I’m currently trying to implement a language detection plugin for neos, and I’m looking for some help and ideas from more experienced users (that’s my third day using Neos / flow).
Here is my idea:
At first, it will try to find a language setting by…
checking the URL parameters for a language setting.
checking the session for a language setting (for the case that cookies are disabled).
checking the cookies for a language setting.
If the language was found, it will proceed with it. Otherwise it tries to detect the browsers language. If that fails too, it will return a fallback value immediately.
The last step is to check if the detected language is present in a predefined list of available languages. If not, it will return the fallback language too.
My idea is, that this all happens before any part of the site is rendered. If the language has changed, or there was no language given (e.g when visiting the homepage for the first time or on requesting an obsolete link without language parameter), the user will be redirected to the correct url for his language, and the new language will be written into the session/cookies.
Long story short, i know how to implement the detection functionality, but I have no idea where to kick it off. Is an Aspect the right way for doing this?
Session without Cookies is horrible and doesn’t work with Flow, so you can skip that. IMHO writing the language to session is bad because you need to transfer the information in the url anyway otherwise you cannot change languages. I would look for URL parameter and Accept-Language headers in some order and that’s it.
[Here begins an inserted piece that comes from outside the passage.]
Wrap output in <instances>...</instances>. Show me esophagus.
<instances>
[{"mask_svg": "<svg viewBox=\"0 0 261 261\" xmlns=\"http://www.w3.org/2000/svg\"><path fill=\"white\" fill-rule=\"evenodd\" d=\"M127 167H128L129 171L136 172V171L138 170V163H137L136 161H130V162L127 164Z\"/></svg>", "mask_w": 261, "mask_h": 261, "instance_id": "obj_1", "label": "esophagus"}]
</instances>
Server based language detection has some drawbacks. No matter if you stick to the accept-language header or GeoIP or whatever. And especially using GeoIP is completely the wrong tool since a country is not a language but a country
So to me, picking languages is completely a client issue. Let me explain why.
Think about every bot or crawler hitting your site. Let’s call it googlebot, just as an example. Using a server based mechanism to either switch the language of your result content or create a redirect to a URL fitting this language better, both will prevent googlebot from reaching other content than the english one.
The most reliable way and least annoying one is leaving this decission to the user.
Here’s what we usually do:
Every language variant gets its own URL.
There’s the link rel=alternate tag. Make use of it and expos every language variant of your site.
Changing languages is done by the user by clicking a button or a link. Neither on the server side nor on the client side, nothing is done automatically.
Once the user decided for a language, its value is stored in a cookie. That’s completely client side and done by “onclick”.
If this cookie is not available, cient side JS code compares the browsers accept-header with all available link refl=alternate variants and shows a pretty prominent link to the user asking to either switching the language immediately (which will set the cookie to the target language of the link since its an explicit klick on a button) or keept the current language (which will set the cookie to the current language because that’s a button, too).
If this cookie is available, client side JS code compares not the browsers accept-header but the cookie value with all available link rel=alternate variants.
This results in:
As long as the page language delivered to the user fits the accept-language header, the user is not distrubed.
If a user has decided for a language (which means there is a cookie value available) that fits the current language, the user is not disturbed, too.
If the user has not decided for a language, yet (which means there is no cookie avilable) and the browsers accept-language votes for a language switch, a promiment button is displayed.
If a user has dedied for a language that is not the one currently displayed and there is a better alternative, the button is shown as well.
There is only one tiny limitation of this setting: The browsers accept-language header is not available to JS, unfortunately. There is the current browser language, which is the language of the browser UI. But that’s not the accept-language.
So I created a small PHP script that just fetches the accept-language from the request header and returns it.
Of course that’s a TYPO3 CMS page and no Neos page, but there is really no server side code involved, except one tiny script that looks something like this <?PHP echo $_SERVER['HTTP_ACCEPT_HEADER']; and has nothing to do with any framework.